Sabtu, 26 Desember 2015

Seri Buku TEMPO: Antropologi Kuliner Nusantara | Review

Seri Buku TEMPO: Antropologi Kuliner Nusantara

TEMPO, 148 halaman
6 Juli 2015
ISBN13 9789799108913


Seperti halnya pendapat bahwa 'tidak ada orang yang benar-benar asli Indonesia', dalam hal kuliner juga bisa dibilang tidak ada masakan yang benar-benar asli Indonesia. Sederhana saja, negara ini terbentang begitu luas, dengan keanekaragaman yang nyaris tidak terhitung, tidak ada jenis masakan yang benar-benar bisa merangkum dan merengkuh semua itu. Sejarah padi di negara ini saja terhitung masih 'muda' jika dibandingkan dengan Asia Timur.

Buku ini kemudian berniat untuk membahas 'tingkah laku' kuliner Indonesia yang beragam ini, dan saya kutip: "...menelusuri 'peradaban rasa' itu dari tumpukan manuskrip kuno hingga ke jantung belantara di pulau-pulau yang jauh. ..."

Pada bagian awal, untuk memulai diskusi, dimulai dengan Ternate dan Tidore; salah satu daerah penting dalam hal sejarah rempah dunia. Dari segi penyajian (ahem), buku ini terbilang cukup menarik. Foto-fotonya tertata dengan baik, menarik mata, dan yang terpenting: sungguh menarik selera.

Tapi sayangnya, selera ini kemudian semakin menurun seiring bertambahnya jumlah halaman yang dibaca. ...

Layout-nya yang sederhana tapi berwarna memang tidak berubah, namun semakin lama saya semakin merasa buku ini lebih terasa seperti laporan travelling, dengan tips-tips wisata kulinernya. Memang tidak terlalu salah, tapi saya mengharapkan sedikit lebih banyak dari buku yang mempunyai subjudul "Ekonomi, Politik, dan Sejarah di Belakang Bumbu Makanan Nusantara"..

Ataukah buku ini hanya mencantumkan kata 'Antropologi' dalam judulnya sebatas untuk trik dagang saja?

Memang bukan tinjauan akademis berlibet-libet penuh daftar pustaka yang saya harapkan, tapi paling tidak ada tinjauan lah.. Banyak info singkat dalam buku ini yang diulang-ulang, bahkan dalam jarak kurang dari dua paragraf.
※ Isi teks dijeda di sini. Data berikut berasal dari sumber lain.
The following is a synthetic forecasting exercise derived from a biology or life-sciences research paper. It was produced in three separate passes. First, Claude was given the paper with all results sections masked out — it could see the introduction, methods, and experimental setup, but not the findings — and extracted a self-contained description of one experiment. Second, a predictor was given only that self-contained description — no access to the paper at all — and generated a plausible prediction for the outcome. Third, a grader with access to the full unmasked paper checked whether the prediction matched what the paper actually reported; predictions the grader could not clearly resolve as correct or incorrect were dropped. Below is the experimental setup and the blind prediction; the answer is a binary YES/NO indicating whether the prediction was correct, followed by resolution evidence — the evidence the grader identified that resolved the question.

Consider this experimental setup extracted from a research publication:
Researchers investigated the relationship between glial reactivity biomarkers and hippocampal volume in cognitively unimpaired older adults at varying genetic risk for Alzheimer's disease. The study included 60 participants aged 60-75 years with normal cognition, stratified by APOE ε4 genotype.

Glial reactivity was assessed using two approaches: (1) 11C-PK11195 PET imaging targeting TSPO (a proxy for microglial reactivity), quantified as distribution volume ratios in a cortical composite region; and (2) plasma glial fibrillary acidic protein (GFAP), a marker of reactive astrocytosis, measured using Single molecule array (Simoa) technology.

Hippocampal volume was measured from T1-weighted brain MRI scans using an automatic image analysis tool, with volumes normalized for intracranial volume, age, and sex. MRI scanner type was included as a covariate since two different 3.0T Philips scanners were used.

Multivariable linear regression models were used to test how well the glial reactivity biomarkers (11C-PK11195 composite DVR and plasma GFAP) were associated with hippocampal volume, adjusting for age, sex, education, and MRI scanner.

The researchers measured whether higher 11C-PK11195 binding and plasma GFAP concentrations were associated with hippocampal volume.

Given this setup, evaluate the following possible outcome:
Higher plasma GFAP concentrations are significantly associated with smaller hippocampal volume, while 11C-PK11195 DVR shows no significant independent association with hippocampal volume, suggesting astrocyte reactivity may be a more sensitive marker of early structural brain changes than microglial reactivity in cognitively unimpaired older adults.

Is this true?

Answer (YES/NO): NO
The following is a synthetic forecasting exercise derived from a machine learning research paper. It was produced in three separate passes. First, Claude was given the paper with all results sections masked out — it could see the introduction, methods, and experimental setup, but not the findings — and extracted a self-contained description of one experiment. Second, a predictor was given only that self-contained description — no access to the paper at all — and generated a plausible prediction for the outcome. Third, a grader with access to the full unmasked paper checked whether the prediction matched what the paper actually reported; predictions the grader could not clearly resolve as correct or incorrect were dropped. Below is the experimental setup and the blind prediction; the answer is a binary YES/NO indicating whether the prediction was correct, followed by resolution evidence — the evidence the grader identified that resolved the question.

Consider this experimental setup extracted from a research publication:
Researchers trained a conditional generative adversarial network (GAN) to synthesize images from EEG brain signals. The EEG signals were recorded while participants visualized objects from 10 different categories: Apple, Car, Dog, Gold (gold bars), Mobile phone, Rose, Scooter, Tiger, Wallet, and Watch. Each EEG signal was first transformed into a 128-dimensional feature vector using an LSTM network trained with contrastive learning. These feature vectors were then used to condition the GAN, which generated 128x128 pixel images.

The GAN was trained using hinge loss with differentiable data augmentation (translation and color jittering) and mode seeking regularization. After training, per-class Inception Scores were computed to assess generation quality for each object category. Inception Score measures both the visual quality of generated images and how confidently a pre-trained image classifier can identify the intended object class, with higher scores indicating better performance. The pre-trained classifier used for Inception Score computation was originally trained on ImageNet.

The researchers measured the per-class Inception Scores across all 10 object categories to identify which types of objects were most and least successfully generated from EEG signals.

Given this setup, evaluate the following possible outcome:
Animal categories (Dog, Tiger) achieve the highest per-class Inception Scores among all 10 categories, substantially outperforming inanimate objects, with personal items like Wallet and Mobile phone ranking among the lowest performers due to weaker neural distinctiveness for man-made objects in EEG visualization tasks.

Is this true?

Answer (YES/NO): NO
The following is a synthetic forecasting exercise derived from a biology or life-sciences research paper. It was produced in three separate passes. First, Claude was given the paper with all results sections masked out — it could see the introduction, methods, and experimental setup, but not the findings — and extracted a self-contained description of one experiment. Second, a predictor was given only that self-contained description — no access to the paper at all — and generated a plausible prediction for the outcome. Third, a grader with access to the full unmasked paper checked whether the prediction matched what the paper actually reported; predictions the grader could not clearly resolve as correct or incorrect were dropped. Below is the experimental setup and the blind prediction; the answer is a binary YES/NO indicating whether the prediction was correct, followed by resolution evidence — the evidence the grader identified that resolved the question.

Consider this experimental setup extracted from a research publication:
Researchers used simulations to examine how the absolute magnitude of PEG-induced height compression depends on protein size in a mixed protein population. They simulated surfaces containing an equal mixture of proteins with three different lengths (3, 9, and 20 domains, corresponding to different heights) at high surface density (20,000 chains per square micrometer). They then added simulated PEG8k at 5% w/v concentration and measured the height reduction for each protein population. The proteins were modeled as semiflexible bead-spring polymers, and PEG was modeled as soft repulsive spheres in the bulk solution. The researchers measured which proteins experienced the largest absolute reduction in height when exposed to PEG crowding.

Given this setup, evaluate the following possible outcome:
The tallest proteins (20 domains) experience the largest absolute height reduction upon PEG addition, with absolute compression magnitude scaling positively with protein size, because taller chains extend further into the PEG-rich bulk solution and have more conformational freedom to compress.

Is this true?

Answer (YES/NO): YES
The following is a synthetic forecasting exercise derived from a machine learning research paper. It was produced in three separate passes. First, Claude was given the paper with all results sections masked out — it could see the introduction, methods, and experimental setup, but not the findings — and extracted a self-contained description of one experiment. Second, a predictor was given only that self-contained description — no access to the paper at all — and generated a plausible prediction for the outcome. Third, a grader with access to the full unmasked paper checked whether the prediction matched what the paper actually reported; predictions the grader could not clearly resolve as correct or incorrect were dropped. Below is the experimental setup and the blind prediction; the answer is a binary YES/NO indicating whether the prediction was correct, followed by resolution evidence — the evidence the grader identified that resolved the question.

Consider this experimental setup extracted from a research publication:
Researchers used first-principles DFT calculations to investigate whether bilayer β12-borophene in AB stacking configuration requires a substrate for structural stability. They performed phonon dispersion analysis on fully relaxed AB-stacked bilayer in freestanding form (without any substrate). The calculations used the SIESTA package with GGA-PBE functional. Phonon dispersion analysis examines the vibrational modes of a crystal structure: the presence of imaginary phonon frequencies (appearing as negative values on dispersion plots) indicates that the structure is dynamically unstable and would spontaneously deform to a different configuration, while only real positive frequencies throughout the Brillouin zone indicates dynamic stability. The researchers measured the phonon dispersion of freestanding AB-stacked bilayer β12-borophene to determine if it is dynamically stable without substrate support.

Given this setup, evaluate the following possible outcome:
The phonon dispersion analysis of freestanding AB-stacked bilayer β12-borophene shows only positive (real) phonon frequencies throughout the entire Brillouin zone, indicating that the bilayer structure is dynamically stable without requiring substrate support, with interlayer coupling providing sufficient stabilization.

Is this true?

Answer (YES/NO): YES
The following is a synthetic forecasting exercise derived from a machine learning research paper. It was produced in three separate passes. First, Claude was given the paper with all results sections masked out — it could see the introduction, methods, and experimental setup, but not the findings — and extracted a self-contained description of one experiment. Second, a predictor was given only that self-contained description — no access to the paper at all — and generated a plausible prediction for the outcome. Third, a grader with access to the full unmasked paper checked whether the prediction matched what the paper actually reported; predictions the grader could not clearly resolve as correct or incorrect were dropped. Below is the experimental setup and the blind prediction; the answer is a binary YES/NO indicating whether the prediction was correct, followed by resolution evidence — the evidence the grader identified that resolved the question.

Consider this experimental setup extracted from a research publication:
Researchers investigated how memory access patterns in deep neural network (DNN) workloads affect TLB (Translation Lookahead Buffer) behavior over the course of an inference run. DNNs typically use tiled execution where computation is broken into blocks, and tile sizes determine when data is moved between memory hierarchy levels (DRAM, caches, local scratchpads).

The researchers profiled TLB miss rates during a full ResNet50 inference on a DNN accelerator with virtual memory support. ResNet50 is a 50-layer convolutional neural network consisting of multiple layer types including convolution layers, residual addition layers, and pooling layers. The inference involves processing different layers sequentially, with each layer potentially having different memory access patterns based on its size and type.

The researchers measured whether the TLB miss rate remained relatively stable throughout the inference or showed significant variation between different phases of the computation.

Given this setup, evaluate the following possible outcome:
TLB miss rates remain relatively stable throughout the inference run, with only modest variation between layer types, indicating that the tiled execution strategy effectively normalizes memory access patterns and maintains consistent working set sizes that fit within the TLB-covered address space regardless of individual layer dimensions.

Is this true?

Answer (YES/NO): NO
Kajian antropologis--yang secara umum berarti kaitan manusia dan kebudayaan yang dihasilkannya--juga nyaris nihil. Cerita historis, cerita lokal, lalu apa? Tidak ada usaha untuk mengaitkan info-info singkat ini.

Beberapa bagian juga terasa disimplifikasi, seperti Jawa = Solo = Jogja = keraton = manis. Padahal Solo dan Jogja, meskipun letak geografisnya sungguh begitu dekat, tetapi ada beberapa poin-poin kebudayaan yang menurut saya tidak boleh dilewatkan begitu saja. Misalnya pengaruh pendatang Cina dan Arab yang sangat besar di Solo. Tentu poin-poin ini sedikit banyak juga berpengaruh penting dalam kultur kuliner kedua kota.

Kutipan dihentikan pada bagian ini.